■ Work to be completed: Pull out every line below that contains the word "vegetation", and copy each one in full. Case counts, so a line matches only if its capitalization agrees.

■ Material for this exercise:
● ● ● ● ●

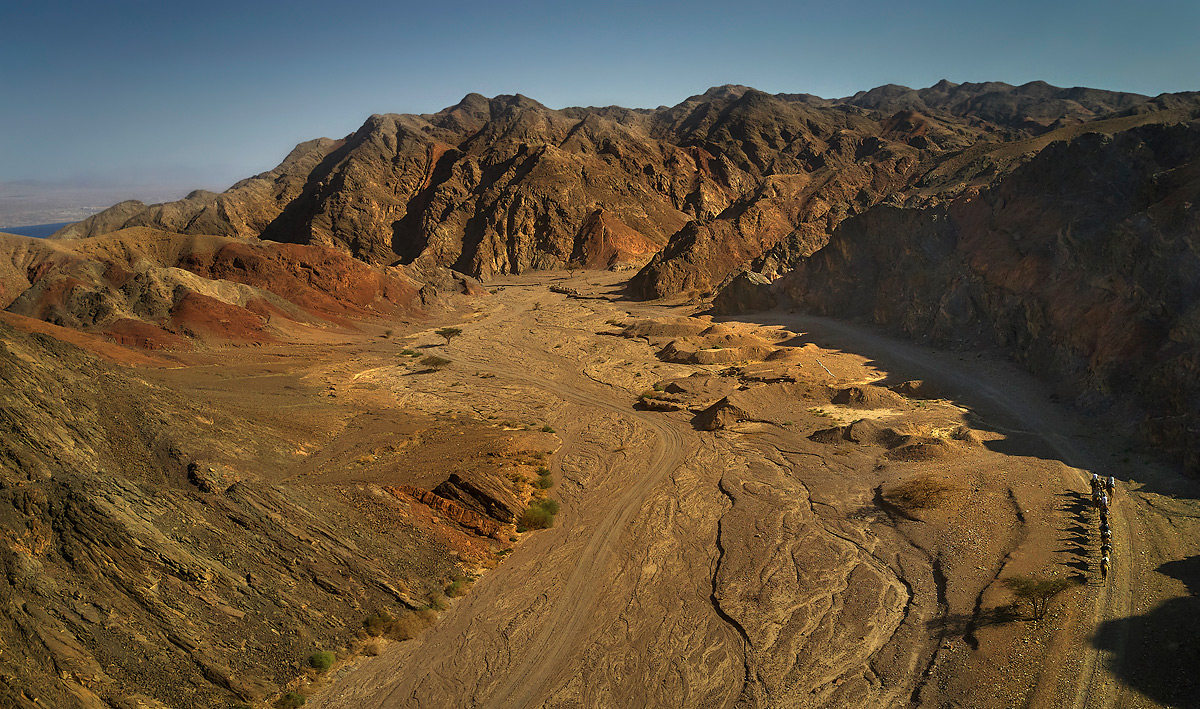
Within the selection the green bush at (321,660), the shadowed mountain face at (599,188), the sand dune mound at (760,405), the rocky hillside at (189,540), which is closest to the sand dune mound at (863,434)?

● ● ● ● ●

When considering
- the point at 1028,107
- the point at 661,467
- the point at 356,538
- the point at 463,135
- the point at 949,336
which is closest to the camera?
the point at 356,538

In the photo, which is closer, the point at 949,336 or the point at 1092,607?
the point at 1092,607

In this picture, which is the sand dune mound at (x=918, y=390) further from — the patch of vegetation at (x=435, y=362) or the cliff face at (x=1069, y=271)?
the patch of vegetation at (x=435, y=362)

● ● ● ● ●

■ Finished task:
In this picture, which is the sand dune mound at (x=918, y=390) further from — the patch of vegetation at (x=435, y=362) or the cliff face at (x=1069, y=271)?
the patch of vegetation at (x=435, y=362)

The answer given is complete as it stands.